● What this task involves:
Transcribe the lines below, from the first one up to and including the line with "How many series does the chart legend list? 2 What", keeping every character unchanged.

● Records to use:
----

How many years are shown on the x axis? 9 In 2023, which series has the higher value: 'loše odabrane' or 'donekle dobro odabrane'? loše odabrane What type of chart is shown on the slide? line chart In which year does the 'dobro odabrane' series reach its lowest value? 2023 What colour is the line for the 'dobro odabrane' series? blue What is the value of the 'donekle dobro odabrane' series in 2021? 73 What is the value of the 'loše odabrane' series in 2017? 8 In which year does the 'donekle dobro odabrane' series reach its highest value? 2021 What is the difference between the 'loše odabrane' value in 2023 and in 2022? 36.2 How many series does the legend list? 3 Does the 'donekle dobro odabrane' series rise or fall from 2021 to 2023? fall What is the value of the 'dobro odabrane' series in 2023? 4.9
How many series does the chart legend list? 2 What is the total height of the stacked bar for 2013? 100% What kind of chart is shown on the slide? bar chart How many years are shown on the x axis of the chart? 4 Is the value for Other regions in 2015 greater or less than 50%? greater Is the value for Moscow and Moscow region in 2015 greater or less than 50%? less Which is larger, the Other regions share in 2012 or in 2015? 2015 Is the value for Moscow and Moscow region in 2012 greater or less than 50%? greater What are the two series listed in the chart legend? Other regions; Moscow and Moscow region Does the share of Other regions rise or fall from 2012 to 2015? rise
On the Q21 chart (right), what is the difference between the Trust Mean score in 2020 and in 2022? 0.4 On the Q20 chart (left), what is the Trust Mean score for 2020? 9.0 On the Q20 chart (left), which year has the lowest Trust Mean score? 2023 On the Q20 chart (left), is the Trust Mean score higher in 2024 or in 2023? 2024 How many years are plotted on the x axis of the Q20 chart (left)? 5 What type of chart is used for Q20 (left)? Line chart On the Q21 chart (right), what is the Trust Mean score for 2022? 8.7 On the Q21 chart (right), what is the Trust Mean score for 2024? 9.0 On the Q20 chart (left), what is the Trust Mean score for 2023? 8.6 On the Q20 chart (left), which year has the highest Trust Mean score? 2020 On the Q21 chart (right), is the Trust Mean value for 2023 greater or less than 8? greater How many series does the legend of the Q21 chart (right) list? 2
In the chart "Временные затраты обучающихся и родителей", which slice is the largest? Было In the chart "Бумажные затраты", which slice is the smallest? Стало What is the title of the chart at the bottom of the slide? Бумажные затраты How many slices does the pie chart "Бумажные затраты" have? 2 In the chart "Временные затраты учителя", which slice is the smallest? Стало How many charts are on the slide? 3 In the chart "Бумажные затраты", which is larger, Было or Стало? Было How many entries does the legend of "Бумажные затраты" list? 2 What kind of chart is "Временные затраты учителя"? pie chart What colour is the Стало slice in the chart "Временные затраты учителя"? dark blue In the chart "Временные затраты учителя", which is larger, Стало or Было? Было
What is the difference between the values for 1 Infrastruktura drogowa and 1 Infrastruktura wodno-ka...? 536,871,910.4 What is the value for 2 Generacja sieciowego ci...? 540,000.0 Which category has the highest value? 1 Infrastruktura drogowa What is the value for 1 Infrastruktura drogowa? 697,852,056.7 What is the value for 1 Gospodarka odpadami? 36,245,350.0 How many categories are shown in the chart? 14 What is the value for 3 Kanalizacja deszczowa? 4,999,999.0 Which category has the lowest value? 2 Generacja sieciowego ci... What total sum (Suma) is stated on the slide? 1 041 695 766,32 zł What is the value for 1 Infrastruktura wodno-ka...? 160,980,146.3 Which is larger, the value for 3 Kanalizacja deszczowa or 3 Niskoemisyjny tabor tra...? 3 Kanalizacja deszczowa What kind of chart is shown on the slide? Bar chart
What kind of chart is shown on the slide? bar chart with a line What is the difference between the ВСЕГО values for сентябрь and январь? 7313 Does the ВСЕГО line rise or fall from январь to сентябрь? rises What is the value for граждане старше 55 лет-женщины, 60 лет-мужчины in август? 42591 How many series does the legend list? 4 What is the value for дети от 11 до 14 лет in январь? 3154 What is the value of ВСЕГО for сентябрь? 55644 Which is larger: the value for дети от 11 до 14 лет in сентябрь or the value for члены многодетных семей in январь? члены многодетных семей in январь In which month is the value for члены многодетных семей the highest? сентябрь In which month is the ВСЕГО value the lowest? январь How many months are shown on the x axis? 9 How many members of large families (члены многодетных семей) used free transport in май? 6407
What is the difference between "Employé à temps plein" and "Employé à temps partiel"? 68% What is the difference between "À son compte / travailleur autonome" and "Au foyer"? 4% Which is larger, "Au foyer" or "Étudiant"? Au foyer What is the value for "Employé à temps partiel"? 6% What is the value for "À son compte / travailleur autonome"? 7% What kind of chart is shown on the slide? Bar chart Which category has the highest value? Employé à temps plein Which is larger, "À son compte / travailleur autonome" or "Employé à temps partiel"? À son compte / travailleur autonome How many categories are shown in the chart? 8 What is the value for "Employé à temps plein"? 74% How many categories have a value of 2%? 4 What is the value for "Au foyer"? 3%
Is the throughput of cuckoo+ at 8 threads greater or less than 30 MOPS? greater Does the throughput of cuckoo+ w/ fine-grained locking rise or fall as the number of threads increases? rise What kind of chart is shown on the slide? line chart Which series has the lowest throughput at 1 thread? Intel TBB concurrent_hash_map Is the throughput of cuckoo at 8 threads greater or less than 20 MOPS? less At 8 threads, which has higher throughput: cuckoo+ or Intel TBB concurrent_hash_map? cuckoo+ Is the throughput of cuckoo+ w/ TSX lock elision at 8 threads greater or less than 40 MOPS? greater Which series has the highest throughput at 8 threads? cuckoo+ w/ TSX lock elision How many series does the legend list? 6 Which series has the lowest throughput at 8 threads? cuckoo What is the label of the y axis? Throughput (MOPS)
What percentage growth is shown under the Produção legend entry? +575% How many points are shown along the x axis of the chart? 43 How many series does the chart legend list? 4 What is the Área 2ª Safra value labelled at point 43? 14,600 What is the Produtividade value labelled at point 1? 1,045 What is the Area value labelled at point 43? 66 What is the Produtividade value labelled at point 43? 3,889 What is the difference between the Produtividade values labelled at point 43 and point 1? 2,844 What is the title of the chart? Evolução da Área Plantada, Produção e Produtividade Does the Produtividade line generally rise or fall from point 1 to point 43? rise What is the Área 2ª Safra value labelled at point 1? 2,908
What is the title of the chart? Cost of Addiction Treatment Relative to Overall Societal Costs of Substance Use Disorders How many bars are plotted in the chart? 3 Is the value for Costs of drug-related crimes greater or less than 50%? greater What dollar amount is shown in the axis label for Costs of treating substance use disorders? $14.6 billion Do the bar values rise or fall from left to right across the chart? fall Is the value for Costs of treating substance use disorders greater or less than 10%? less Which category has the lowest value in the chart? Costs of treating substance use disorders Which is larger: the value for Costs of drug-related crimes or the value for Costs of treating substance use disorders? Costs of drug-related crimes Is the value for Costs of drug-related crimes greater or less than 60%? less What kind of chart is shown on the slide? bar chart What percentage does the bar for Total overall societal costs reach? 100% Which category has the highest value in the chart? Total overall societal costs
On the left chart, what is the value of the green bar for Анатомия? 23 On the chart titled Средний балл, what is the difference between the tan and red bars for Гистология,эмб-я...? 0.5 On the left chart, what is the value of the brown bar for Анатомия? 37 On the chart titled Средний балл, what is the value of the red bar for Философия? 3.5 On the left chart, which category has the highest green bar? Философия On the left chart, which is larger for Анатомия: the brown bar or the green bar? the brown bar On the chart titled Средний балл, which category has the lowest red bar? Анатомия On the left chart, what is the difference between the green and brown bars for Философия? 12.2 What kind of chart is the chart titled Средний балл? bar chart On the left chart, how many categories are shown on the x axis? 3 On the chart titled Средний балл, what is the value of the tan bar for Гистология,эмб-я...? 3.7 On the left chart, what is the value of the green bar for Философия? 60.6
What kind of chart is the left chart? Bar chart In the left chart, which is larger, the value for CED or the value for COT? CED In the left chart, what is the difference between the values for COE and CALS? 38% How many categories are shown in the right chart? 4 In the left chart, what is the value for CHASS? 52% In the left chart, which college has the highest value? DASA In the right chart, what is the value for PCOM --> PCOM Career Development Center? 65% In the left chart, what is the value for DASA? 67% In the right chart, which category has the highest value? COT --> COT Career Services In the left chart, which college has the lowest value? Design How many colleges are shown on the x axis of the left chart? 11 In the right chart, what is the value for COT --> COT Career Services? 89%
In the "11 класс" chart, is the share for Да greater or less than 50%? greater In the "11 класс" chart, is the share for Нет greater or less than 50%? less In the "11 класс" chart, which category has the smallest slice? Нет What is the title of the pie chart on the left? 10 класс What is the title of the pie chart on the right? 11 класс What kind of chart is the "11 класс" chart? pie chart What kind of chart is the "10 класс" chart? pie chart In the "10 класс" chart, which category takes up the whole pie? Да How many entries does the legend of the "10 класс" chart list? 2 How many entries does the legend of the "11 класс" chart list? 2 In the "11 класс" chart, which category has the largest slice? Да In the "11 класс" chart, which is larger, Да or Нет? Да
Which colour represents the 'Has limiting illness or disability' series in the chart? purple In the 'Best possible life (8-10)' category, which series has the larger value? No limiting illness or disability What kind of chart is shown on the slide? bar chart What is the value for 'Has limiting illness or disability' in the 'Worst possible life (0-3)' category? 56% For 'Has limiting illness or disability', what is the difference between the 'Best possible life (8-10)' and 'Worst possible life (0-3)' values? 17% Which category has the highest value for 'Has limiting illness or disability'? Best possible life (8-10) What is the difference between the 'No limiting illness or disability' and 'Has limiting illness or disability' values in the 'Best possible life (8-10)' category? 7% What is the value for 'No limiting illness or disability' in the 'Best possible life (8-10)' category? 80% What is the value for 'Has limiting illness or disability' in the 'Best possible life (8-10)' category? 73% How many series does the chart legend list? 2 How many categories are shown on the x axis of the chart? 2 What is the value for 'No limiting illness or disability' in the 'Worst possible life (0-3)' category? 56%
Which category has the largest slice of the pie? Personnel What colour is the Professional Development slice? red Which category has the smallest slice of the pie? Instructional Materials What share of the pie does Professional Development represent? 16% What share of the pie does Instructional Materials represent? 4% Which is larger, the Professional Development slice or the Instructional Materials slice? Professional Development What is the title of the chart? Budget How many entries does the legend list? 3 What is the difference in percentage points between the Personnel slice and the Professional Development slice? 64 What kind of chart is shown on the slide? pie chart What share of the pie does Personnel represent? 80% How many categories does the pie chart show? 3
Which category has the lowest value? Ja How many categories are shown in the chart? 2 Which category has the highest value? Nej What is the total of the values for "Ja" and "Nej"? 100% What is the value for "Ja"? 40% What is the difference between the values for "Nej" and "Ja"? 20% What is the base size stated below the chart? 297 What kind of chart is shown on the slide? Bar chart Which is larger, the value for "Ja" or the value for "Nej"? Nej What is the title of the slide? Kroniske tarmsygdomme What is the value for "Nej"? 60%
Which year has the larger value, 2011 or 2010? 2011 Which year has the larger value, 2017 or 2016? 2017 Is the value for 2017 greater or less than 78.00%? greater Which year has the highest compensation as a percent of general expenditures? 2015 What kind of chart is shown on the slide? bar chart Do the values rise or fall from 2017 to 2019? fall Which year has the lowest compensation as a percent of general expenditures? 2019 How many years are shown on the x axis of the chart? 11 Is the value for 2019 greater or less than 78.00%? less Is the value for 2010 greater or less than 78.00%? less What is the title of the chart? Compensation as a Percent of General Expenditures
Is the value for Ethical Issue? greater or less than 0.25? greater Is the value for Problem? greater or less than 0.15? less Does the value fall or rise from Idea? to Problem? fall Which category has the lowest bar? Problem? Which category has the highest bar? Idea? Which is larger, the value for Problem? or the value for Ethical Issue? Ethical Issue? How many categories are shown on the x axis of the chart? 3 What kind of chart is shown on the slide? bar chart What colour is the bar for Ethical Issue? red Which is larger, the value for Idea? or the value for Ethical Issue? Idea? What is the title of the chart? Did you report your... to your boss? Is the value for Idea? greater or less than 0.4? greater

----

● Written solution:
How many years are shown on the x axis? 9 In 2023, which series has the higher value: 'loše odabrane' or 'donekle dobro odabrane'? loše odabrane What type of chart is shown on the slide? line chart In which year does the 'dobro odabrane' series reach its lowest value? 2023 What colour is the line for the 'dobro odabrane' series? blue What is the value of the 'donekle dobro odabrane' series in 2021? 73 What is the value of the 'loše odabrane' series in 2017? 8 In which year does the 'donekle dobro odabrane' series reach its highest value? 2021 What is the difference between the 'loše odabrane' value in 2023 and in 2022? 36.2 How many series does the legend list? 3 Does the 'donekle dobro odabrane' series rise or fall from 2021 to 2023? fall What is the value of the 'dobro odabrane' series in 2023? 4.9
How many series does the chart legend list? 2 What is the total height of the stacked bar for 2013? 100% What kind of chart is shown on the slide? bar chart How many years are shown on the x axis of the chart? 4 Is the value for Other regions in 2015 greater or less than 50%? greater Is the value for Moscow and Moscow region in 2015 greater or less than 50%? less Which is larger, the Other regions share in 2012 or in 2015? 2015 Is the value for Moscow and Moscow region in 2012 greater or less than 50%? greater What are the two series listed in the chart legend? Other regions; Moscow and Moscow region Does the share of Other regions rise or fall from 2012 to 2015? rise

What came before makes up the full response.